Task objective
Please rewrite the paragraph in the forum thread that begins "I'm only at a year and a half myself" as a brief bulleted list that keeps its main facts.
--- START Text to read ---
# Long-time recovery stories



## Badblood (Oct 27, 2011)

I have been to many websites and read many books about recovery from an affair. How long it usually takes, what both partners must do, in order to succeed, etc. What I want to know is how many posters, BS and WS have recovered and the marriages were better, LONG-TERM? I mean 5, 10, or more years. If any of you want to tell me your story, I would be much obliged.


----------



## Smackdown (Feb 21, 2011)

Sorry to say I couldn't get any trust out of her, she wasn't willing to even try, LIE yes, trust no.
Mouse


----------



## DanF (Sep 27, 2010)

It hasn't been quite five years yet, almost three.

Life is great, see my stories below


----------



## dymo (Jan 2, 2012)

I'd be interested in hearing about this, but I'm not sure how many responses this will get. If someone that has successfully recovered after 5 or 10 years, would they still feel the need to frequent infidelity boards? Maybe, but maybe not.


----------



## calif_hope (Feb 25, 2011)

Badblood, maybe you should pose this question on the TAM Reconciliation thread!
_Posted via Mobile Device_


----------



## akira1 (Dec 13, 2011)

The first story I read here:

http://talkaboutmarriage.com/long-term-success-marriage/8698-how-we-overcame-adultery.html


----------



## dymo (Jan 2, 2012)

akira1 said:


> The first story I read here:
> 
> http://talkaboutmarriage.com/long-term-success-marriage/8698-how-we-overcame-adultery.html


That's a 30 year marriage, but their D-Day was July 2009. It's only been about 3 and a half years.


----------



## akira1 (Dec 13, 2011)

dymo said:


> That's a 30 year marriage, but their D-Day was July 2009. It's only been about 3 and a half years.


Whoops, misread the request.


----------



## dymo (Jan 2, 2012)

Beowulf's D-Day was 20 years ago. Link is not to his complete story, just evidence that there is at least one person on this board who's survived infidelity long term.

Maybe he can do an AlmostRecovered style story thread.

http://talkaboutmarriage.com/coping-infidelity/37052-my-story-sort-short-form-2.html#post526802


----------



## Badblood (Oct 27, 2011)

FRom all that I have read, the chances at full recovery are very slim. Pro marriage sites like Marriage Builders say otherwise, but I've been hard put to find more than 1/2 dozen or so , that have lasted over 5 years.


----------



## lordmayhem (Feb 7, 2011)

I'm only at a year and a half myself, so I can't really say. But from what I've read, only a third of marriages survive infidelity. And of those, if its a PA, a good percentage of betrayed men still end up miserable. So the odds are very stacked against you. R is indeed very difficult with even a remorseful WS. So when I read here about a BS trying to force an R with their WS who isn't fully committed or isn't ready for R, I can only shake my head, because they're only delaying the inevitable until the next DDay or when they finally realize after going thru even more pain, that its a deal breaker for them in the end.
_Posted via Mobile Device_


----------



## warlock07 (Oct 28, 2011)

Badblood, It does seem to me that you are not willing to put 2-5 years of your life to something that might not work out. If your heart isn't in it, don't do it


----------



## Thruhellandback (Jan 8, 2012)
--- END Text to read ---
--- START Listed records ---
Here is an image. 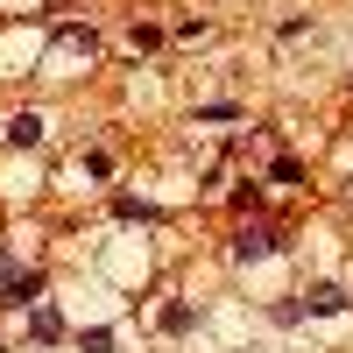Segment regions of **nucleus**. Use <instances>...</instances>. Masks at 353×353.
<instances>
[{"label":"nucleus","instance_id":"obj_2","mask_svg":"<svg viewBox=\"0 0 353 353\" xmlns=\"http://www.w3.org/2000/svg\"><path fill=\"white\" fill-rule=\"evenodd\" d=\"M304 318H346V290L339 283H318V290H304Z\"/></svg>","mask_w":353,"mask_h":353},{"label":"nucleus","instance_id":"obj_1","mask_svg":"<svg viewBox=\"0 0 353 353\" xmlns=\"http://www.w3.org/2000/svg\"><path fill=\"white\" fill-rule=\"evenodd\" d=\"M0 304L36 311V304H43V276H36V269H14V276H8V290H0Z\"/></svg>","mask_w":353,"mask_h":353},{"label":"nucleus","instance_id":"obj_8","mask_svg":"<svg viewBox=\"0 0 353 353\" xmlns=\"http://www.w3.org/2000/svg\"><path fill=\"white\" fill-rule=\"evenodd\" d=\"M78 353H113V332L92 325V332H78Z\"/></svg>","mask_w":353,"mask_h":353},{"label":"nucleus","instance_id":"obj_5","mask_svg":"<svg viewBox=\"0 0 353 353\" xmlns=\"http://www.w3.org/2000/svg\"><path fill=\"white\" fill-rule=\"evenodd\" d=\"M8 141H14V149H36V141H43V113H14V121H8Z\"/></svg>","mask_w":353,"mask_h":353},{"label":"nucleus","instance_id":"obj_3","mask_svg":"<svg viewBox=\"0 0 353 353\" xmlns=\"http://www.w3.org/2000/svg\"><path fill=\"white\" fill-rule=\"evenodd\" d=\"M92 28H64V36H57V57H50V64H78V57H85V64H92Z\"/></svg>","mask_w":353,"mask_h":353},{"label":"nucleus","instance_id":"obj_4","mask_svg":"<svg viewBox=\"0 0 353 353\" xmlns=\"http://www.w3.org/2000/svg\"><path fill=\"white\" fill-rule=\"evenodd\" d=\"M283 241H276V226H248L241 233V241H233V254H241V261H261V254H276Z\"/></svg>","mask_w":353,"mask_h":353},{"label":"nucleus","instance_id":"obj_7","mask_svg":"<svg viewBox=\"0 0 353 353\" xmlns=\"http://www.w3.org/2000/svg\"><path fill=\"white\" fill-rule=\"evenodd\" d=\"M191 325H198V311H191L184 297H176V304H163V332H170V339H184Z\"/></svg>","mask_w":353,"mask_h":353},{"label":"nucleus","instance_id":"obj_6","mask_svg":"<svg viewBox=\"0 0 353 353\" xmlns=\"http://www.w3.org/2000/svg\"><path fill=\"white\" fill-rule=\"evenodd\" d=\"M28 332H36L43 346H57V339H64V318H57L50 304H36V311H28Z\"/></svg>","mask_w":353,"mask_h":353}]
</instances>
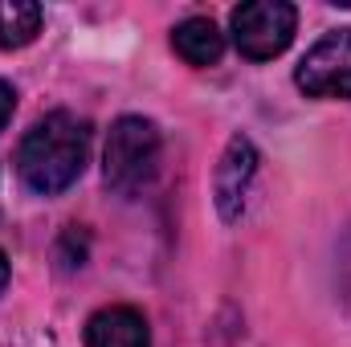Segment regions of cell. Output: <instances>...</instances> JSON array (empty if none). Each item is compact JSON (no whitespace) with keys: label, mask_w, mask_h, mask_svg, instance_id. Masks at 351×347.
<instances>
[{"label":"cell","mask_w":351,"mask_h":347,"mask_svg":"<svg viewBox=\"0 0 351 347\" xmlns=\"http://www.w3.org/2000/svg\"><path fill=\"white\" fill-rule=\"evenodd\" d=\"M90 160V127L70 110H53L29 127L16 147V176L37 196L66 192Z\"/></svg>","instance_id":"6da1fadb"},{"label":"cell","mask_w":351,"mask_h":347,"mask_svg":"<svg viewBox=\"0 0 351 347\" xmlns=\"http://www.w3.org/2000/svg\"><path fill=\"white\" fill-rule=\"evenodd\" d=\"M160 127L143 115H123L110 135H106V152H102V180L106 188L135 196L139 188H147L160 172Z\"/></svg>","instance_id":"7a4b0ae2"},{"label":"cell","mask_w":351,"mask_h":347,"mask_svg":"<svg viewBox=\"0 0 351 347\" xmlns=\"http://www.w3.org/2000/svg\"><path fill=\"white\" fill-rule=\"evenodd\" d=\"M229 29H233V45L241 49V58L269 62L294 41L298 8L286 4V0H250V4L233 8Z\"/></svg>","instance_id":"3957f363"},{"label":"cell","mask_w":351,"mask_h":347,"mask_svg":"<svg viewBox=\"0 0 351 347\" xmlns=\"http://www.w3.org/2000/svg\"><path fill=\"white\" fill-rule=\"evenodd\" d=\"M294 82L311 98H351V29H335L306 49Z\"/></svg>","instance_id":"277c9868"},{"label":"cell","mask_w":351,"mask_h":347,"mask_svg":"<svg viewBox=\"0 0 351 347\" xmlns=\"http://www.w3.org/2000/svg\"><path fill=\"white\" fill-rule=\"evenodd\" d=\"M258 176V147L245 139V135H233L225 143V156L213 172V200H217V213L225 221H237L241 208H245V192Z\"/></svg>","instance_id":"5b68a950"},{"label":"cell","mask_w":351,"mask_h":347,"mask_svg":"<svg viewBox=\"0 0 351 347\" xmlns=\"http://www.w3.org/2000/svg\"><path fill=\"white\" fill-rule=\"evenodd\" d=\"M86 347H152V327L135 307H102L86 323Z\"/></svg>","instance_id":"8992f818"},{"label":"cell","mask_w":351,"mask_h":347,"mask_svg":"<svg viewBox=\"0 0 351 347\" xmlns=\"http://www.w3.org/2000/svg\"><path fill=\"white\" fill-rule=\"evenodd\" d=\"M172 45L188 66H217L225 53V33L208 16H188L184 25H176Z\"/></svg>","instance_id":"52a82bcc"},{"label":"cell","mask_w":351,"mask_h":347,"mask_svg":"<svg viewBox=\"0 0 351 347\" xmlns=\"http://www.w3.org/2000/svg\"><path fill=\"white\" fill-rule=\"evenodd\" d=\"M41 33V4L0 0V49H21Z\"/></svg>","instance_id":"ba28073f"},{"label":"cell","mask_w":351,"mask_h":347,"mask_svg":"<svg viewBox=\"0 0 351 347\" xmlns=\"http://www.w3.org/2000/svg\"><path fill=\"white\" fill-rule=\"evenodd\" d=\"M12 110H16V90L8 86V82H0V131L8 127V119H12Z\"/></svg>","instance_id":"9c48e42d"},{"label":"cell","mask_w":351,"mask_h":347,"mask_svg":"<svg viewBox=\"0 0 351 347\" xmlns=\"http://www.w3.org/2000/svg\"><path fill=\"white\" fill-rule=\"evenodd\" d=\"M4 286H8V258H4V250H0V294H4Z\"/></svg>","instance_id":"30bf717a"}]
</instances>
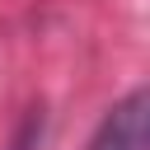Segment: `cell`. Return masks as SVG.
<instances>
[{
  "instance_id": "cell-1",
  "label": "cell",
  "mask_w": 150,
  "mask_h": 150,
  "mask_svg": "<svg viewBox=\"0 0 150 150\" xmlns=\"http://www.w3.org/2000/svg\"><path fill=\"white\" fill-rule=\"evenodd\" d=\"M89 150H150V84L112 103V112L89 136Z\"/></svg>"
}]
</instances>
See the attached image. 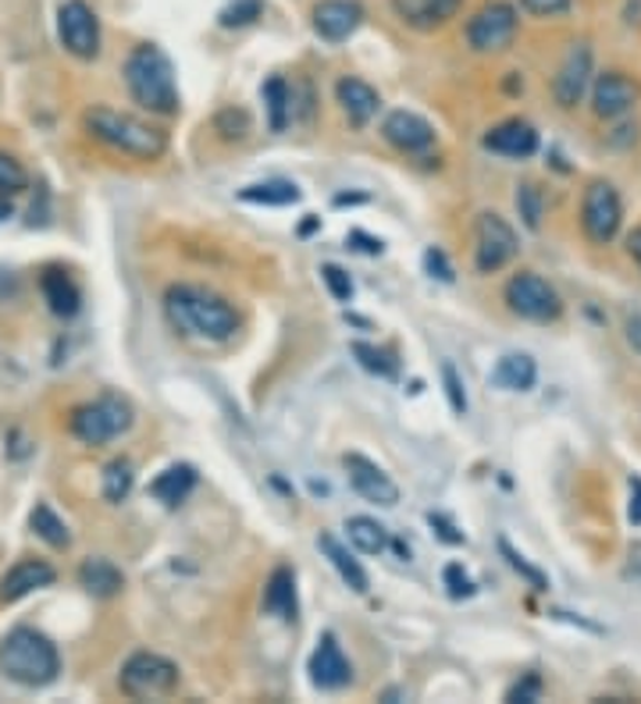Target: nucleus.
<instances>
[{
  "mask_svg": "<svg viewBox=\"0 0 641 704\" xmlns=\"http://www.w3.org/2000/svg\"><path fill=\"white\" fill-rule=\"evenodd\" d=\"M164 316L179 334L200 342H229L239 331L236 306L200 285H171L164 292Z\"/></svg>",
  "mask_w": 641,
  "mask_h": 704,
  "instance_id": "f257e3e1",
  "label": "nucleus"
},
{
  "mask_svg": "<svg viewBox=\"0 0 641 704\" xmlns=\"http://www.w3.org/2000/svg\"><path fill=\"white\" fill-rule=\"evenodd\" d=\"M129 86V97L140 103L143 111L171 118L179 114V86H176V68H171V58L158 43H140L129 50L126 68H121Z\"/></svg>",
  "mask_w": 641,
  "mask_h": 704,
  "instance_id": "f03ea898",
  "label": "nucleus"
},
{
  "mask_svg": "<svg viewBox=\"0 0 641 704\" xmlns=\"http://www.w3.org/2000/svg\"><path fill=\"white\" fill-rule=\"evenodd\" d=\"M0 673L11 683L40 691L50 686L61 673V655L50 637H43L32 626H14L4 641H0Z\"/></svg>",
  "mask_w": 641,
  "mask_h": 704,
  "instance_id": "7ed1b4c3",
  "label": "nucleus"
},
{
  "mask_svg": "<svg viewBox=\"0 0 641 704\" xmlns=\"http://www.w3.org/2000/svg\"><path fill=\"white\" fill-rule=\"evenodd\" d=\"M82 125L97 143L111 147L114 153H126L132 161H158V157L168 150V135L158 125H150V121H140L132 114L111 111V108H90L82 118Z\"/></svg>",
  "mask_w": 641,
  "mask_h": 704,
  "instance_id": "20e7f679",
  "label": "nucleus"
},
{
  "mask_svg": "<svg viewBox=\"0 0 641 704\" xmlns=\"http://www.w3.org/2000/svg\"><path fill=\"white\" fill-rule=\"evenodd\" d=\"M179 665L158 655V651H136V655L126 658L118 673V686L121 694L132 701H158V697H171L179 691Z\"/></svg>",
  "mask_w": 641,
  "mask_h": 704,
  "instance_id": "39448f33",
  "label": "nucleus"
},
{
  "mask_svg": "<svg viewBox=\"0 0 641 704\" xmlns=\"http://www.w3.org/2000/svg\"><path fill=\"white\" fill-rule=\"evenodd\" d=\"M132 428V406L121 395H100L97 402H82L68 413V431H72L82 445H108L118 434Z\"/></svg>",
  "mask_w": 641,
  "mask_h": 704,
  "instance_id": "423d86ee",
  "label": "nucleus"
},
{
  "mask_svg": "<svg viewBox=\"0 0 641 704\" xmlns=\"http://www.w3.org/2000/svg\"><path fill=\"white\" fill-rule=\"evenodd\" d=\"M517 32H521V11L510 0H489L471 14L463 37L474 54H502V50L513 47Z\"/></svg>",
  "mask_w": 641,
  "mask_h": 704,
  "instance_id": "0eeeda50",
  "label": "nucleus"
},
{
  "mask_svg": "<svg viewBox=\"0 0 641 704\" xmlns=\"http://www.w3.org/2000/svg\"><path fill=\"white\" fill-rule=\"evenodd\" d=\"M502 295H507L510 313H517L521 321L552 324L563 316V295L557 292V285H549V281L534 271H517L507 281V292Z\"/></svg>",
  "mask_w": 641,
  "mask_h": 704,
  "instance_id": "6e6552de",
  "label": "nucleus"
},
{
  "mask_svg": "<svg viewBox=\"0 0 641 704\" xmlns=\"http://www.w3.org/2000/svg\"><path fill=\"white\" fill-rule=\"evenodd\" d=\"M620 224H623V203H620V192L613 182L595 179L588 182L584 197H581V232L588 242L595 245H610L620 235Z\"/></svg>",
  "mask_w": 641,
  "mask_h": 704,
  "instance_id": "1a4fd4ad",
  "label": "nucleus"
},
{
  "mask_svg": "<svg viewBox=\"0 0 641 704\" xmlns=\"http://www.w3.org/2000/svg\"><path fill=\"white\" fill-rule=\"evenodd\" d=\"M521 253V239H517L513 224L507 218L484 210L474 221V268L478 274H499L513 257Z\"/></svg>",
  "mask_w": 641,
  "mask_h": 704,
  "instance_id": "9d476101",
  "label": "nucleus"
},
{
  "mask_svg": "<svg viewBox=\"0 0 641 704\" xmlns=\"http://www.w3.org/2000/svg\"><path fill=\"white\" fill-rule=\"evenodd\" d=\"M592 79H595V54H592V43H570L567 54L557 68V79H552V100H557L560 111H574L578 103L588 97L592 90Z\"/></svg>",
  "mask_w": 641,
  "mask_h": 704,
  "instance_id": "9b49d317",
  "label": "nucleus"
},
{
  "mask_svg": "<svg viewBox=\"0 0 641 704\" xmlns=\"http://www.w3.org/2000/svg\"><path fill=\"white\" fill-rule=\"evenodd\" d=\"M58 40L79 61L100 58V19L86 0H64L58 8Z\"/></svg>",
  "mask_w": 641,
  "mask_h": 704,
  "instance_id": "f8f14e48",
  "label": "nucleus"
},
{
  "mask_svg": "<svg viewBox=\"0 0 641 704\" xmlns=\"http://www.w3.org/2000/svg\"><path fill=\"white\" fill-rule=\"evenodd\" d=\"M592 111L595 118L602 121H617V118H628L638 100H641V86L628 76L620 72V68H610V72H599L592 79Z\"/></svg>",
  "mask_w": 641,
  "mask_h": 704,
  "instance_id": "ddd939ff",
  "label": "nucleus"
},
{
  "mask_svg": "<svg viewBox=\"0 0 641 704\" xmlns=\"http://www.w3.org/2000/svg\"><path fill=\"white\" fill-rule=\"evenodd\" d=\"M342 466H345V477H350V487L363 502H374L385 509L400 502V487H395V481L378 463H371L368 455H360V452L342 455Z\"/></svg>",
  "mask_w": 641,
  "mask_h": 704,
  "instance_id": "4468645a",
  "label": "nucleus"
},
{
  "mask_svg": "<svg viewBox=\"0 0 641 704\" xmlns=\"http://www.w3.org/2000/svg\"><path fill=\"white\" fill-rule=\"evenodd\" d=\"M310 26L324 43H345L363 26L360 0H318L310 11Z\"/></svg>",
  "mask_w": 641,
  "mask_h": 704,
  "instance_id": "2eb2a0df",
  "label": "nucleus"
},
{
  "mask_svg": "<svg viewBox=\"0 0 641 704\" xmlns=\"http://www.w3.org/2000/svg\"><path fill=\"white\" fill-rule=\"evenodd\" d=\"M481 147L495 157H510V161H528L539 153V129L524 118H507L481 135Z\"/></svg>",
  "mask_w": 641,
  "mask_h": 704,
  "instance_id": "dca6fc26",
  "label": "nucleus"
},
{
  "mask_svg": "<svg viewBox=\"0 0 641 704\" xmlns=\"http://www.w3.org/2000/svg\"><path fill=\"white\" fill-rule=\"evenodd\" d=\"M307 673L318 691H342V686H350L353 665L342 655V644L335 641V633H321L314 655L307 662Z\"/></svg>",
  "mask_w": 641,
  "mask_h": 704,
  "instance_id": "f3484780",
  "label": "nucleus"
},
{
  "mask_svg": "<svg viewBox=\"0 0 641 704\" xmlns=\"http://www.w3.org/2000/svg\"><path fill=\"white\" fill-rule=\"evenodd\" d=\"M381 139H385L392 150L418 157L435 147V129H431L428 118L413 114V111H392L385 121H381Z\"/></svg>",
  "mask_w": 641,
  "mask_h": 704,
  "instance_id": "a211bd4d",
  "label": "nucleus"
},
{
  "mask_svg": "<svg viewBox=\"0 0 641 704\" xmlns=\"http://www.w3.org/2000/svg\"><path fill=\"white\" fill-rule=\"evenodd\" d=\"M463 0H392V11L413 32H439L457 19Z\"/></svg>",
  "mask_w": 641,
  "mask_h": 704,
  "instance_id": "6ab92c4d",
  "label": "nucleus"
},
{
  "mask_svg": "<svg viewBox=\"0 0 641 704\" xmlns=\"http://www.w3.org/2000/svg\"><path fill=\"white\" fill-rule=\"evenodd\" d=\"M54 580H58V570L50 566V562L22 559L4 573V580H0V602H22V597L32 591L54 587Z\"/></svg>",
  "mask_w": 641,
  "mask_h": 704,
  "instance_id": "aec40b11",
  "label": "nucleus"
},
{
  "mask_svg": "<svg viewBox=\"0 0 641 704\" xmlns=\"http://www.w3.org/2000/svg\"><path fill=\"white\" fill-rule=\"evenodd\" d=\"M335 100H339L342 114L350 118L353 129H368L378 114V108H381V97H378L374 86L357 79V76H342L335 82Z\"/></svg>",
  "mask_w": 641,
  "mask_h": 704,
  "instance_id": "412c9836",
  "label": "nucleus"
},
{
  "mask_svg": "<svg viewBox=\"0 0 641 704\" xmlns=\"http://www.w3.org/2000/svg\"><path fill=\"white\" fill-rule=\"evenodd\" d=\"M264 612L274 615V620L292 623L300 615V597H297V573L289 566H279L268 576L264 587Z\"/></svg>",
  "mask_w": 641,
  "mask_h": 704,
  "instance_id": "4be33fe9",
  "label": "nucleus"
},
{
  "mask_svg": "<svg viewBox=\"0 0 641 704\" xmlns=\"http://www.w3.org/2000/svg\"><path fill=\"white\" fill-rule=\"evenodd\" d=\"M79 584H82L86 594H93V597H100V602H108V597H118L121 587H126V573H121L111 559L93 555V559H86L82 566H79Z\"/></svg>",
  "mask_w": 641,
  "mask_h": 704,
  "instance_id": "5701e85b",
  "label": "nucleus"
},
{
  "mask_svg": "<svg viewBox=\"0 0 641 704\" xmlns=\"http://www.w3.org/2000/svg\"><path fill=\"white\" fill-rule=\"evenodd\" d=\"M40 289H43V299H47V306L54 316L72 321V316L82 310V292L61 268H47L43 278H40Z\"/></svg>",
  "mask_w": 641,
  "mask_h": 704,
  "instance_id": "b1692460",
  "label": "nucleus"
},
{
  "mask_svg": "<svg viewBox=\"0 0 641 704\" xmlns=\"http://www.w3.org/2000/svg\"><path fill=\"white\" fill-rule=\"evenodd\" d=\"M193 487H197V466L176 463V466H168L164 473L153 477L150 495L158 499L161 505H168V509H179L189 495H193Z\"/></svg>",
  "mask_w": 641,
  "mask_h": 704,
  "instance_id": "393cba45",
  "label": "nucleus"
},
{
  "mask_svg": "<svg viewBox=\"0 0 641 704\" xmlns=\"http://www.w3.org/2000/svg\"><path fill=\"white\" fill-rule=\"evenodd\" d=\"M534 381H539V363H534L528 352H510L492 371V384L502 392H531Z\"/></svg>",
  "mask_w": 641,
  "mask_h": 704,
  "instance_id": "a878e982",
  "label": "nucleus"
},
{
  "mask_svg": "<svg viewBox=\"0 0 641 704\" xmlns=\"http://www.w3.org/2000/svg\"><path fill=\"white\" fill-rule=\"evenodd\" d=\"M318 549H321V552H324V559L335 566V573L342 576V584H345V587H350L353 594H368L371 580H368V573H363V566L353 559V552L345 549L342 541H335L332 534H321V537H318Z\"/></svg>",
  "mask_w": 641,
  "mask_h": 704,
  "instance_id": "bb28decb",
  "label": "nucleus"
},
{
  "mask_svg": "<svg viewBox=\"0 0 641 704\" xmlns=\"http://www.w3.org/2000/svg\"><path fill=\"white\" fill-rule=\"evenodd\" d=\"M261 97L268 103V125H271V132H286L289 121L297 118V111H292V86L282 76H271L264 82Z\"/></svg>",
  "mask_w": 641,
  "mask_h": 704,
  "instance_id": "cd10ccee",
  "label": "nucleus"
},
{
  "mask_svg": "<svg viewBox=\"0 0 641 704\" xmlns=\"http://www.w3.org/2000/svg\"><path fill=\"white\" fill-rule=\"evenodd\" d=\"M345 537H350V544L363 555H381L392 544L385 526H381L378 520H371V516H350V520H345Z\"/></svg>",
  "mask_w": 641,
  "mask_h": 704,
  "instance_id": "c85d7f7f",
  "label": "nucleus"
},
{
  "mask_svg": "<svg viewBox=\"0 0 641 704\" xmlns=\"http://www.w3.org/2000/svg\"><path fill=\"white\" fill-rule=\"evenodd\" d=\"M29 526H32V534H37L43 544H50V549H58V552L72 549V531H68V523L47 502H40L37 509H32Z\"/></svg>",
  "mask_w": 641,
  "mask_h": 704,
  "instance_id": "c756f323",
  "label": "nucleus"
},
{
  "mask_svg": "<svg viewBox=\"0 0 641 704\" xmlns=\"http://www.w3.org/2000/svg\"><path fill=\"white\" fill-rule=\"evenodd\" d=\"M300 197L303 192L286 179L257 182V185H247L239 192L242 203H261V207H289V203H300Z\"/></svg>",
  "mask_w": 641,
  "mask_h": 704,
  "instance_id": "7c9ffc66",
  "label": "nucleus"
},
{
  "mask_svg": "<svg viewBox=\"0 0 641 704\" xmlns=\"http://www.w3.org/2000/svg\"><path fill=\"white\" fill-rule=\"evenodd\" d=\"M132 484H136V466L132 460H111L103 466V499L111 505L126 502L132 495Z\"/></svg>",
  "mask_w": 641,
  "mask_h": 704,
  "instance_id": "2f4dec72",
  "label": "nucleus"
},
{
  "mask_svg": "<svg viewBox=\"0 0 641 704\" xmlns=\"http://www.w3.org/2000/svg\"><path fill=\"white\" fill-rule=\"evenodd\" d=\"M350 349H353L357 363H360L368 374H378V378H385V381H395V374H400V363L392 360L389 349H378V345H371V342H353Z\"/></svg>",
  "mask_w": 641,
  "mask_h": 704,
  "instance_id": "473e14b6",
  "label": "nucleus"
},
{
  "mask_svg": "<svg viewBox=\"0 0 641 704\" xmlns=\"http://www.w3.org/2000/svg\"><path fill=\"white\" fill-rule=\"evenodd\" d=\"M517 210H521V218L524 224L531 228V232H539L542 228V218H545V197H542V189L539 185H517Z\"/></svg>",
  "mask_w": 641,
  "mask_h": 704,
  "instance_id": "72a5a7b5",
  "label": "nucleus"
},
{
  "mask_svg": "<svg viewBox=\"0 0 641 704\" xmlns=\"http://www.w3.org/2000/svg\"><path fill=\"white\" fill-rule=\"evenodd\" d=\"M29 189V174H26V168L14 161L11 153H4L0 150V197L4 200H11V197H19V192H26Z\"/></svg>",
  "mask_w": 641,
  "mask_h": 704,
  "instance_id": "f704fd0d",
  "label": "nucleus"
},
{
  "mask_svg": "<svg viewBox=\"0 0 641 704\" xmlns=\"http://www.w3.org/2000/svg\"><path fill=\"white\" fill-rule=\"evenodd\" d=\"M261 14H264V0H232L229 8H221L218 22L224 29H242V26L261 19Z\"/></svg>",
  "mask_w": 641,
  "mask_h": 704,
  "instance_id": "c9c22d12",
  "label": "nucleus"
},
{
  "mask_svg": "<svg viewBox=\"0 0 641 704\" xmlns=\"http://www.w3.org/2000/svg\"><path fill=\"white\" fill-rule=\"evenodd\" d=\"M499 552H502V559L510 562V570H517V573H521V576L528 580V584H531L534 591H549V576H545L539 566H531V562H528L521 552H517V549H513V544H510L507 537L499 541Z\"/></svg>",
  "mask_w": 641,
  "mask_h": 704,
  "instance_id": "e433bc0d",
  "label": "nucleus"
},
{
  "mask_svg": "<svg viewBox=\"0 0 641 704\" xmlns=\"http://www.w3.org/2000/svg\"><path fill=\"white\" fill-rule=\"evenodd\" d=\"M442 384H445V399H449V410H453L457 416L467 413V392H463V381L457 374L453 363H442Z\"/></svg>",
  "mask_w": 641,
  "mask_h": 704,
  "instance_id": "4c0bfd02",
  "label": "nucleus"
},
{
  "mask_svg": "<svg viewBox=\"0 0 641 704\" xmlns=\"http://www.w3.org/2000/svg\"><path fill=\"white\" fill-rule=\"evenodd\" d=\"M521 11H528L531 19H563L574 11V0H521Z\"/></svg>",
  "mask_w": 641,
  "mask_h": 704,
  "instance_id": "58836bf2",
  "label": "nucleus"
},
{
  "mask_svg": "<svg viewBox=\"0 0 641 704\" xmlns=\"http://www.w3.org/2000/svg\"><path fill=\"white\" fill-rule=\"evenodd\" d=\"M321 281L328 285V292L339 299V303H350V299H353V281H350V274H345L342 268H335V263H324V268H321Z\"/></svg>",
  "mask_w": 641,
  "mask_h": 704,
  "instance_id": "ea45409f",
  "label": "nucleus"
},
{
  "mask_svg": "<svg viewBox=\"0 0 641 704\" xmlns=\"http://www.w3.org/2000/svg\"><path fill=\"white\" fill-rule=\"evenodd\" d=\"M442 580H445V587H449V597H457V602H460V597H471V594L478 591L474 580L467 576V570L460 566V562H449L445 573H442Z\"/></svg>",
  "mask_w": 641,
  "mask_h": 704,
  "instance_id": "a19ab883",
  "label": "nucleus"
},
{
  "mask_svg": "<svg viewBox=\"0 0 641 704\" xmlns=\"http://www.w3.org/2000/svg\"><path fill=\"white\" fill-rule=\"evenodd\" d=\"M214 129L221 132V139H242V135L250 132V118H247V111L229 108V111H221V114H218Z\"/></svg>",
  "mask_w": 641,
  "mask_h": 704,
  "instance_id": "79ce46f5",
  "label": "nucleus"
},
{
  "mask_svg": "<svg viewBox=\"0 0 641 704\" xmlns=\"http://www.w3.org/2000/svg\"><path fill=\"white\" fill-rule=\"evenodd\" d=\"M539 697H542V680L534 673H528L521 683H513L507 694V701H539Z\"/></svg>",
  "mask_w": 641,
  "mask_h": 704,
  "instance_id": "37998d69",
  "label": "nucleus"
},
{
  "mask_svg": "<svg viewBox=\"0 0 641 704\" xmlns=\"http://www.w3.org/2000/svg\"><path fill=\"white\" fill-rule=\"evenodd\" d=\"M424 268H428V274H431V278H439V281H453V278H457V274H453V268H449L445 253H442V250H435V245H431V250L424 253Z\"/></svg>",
--- END Listed records ---
Result below
- The writer is only a year and a half in and can't really say.
- From the writer's reading, only a third of marriages survive infidelity.
- Among those, if it was a PA, a good percentage of betrayed men still end up miserable, so the odds are heavily stacked against you.
- R is very difficult even with a remorseful WS.
- A BS who tries to force an R with a WS who isn't fully committed or ready is only delaying the inevitable. That means either the next DDay or realizing, after even more pain, that it's a deal breaker.